Le soir, diner au Country Club. Ce délicieux endroit a été choisi parce qu’on y aura l’agréable liberté de nous offrir des vins de France.

La ville d’Ottawa est en effet bâtie au bord de la rivière du même nom, qui sépare les deux provinces de Québec et d’Ontario. Or, la province d’Ontario est au régime sec, — cela veut dire, qu’on n’y boit que de l’eau, — tandis que celle de Québec a gardé le droit de boire du Saint-Julien, du Château-Laffitte, du Rœderer, etc. Heureux habitants d’Ottawa ! Ils peuvent à volonté se mettre par hygiène au régime de l’eau pure et quand il devient trop plat et monotone, que la tentation est trop forte, il suffit de passer les ponts ! Cures d’eau et de vin alternées ! Ne semble-t-il pas qu’il y ait là une situation éminemment favorable à l’entretien d’une bonne santé ?

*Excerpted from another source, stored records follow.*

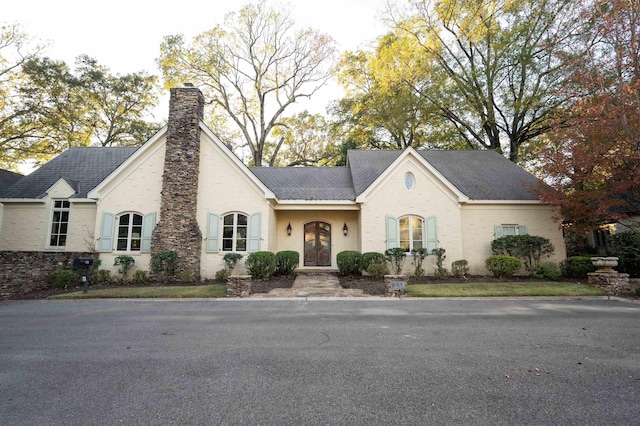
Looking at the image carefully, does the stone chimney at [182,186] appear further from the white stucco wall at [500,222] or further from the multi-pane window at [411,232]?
the white stucco wall at [500,222]

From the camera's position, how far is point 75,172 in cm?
1484

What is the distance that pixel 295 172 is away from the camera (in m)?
16.6

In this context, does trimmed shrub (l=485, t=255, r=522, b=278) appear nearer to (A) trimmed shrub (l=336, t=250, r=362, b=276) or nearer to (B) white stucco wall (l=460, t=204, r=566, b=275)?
(B) white stucco wall (l=460, t=204, r=566, b=275)

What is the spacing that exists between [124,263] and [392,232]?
34.9 feet

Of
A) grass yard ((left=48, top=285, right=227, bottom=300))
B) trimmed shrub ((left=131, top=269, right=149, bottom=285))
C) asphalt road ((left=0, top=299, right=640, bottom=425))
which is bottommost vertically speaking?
asphalt road ((left=0, top=299, right=640, bottom=425))

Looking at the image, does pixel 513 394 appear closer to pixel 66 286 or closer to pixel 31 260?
pixel 66 286

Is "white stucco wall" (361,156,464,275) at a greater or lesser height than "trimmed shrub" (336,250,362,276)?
greater

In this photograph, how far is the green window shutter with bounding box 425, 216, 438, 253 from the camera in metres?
12.7

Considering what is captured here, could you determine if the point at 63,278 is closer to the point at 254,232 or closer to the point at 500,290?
the point at 254,232

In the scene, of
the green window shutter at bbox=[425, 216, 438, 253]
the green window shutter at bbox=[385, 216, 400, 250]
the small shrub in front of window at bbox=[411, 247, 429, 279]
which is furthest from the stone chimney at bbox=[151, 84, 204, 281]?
the green window shutter at bbox=[425, 216, 438, 253]

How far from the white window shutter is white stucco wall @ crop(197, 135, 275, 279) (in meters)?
0.18

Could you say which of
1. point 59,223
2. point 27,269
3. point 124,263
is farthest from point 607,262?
point 59,223

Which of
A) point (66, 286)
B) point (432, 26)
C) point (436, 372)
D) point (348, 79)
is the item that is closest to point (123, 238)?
point (66, 286)

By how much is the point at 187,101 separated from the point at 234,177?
3623 mm
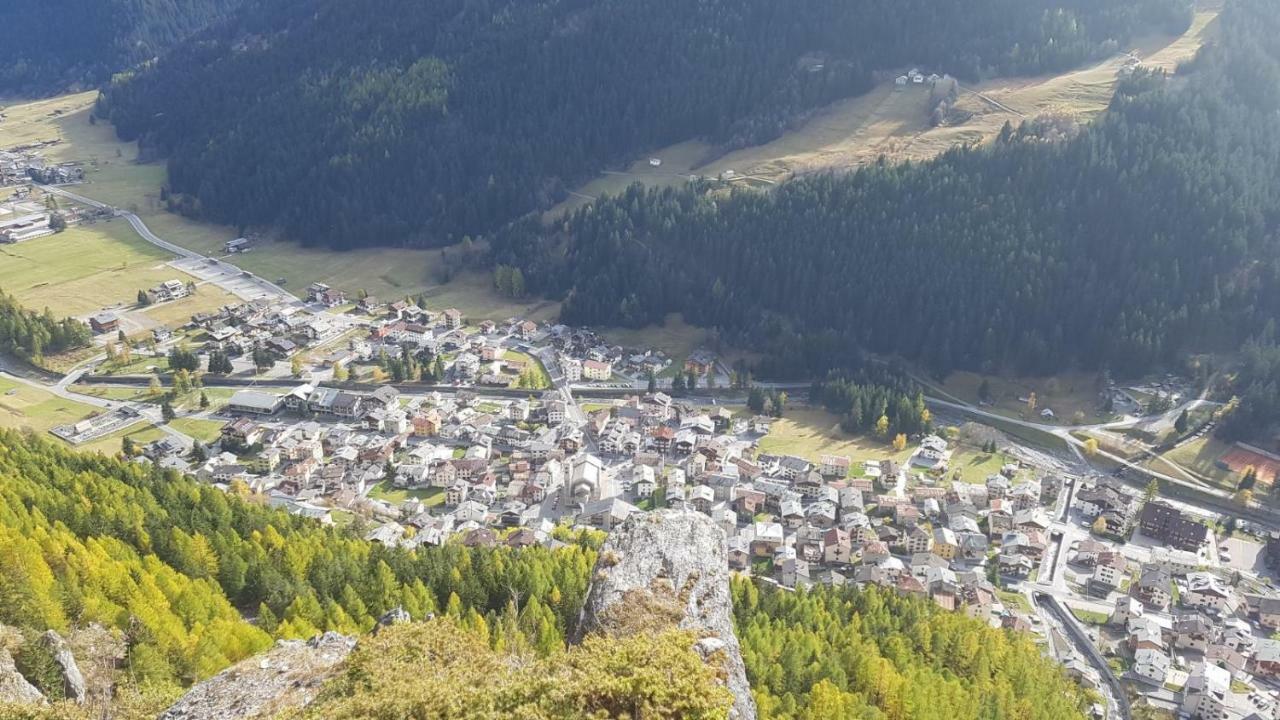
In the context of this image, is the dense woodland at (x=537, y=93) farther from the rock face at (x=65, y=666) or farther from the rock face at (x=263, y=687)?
the rock face at (x=263, y=687)

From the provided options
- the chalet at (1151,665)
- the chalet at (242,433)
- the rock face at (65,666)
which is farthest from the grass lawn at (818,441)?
the rock face at (65,666)

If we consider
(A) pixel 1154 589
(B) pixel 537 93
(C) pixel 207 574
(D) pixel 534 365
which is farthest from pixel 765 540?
(B) pixel 537 93

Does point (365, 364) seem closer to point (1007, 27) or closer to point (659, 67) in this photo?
point (659, 67)

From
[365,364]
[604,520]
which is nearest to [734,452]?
[604,520]

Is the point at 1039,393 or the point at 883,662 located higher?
the point at 883,662

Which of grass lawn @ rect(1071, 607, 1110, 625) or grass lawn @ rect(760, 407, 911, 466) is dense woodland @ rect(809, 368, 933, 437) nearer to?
grass lawn @ rect(760, 407, 911, 466)

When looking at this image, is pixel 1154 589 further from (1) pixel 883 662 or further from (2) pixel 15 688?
(2) pixel 15 688
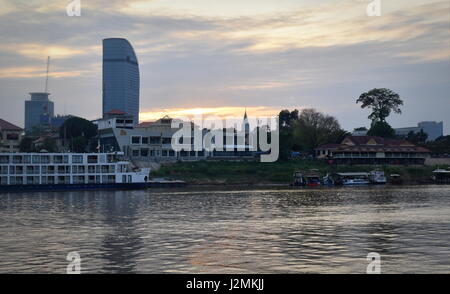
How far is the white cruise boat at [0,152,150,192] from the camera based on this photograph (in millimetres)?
90938

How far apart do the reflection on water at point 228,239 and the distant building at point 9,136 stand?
86618 mm

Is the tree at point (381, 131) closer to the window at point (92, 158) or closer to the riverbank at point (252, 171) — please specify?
the riverbank at point (252, 171)

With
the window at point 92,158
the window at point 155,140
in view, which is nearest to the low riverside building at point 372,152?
the window at point 155,140

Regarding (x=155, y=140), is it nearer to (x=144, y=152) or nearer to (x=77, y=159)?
(x=144, y=152)

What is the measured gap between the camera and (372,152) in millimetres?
129125

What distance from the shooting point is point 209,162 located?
12019 cm

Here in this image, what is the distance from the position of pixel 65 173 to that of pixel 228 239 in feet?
214

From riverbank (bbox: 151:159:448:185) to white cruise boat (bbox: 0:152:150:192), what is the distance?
16232mm

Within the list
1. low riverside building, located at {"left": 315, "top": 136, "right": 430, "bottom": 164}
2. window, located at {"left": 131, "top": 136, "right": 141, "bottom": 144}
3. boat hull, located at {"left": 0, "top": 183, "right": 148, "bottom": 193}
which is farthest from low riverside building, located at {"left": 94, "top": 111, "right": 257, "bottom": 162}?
boat hull, located at {"left": 0, "top": 183, "right": 148, "bottom": 193}

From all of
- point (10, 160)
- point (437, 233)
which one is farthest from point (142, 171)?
point (437, 233)

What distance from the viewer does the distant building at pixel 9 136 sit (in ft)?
442

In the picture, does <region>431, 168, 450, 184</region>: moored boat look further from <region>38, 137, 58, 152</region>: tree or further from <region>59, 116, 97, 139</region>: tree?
<region>38, 137, 58, 152</region>: tree

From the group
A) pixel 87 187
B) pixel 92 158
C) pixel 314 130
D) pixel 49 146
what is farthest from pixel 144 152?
pixel 314 130
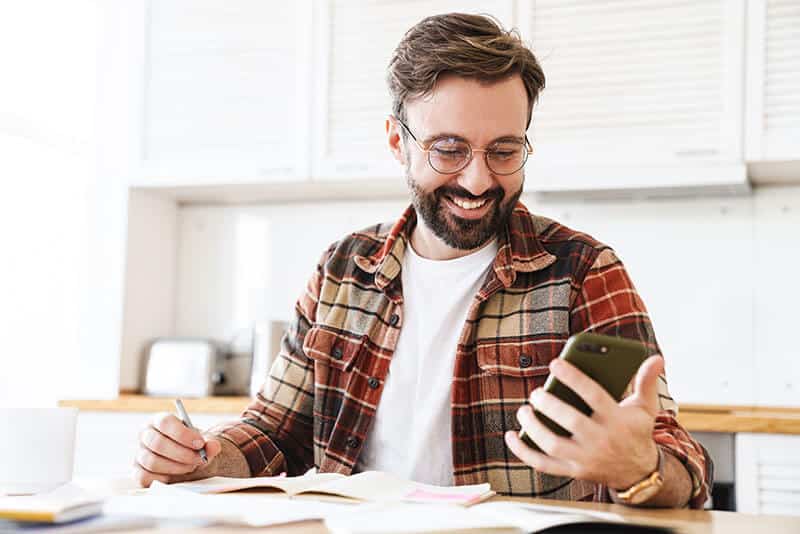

La soirée que nous passons au Country Club est extrêmement agréable. Elle est marquée par une lutte qui s’établit à la fin du dîner entre les orateurs locaux et ceux de la mission. Tout le monde sait combien les Américains sont sensibles à la musique des mots ; c’est au point que les banquets ne sont souvent que prétexte à discours dont la succession est soigneusement réglée soit par le Président, soit par un personnage spécial appelé « toastmaster. » Comment expliquer que des gens d’esprit positif et pratique, réalisateurs, allant toujours au fond des choses, crevant le décor pour regarder ce qu’il y a derrière, comment expliquer que ces gens s’abandonnent ainsi au mirage de la parole ? Peut-être est-ce par simple réaction, pour le plaisir de sortir du domaine des faits, en s’envolant un instant dans le monde des idées. Il ne faut pas oublier non plus que les Américains se distinguent des Anglo-Saxons par un idéalisme et une générosité qui les rapprochent beaucoup des Latins. Quoi qu’il en soit, les Canadiens, aussi bien Français qu’Anglais, ont pour les manifestations oratoires le même goût que les Américains.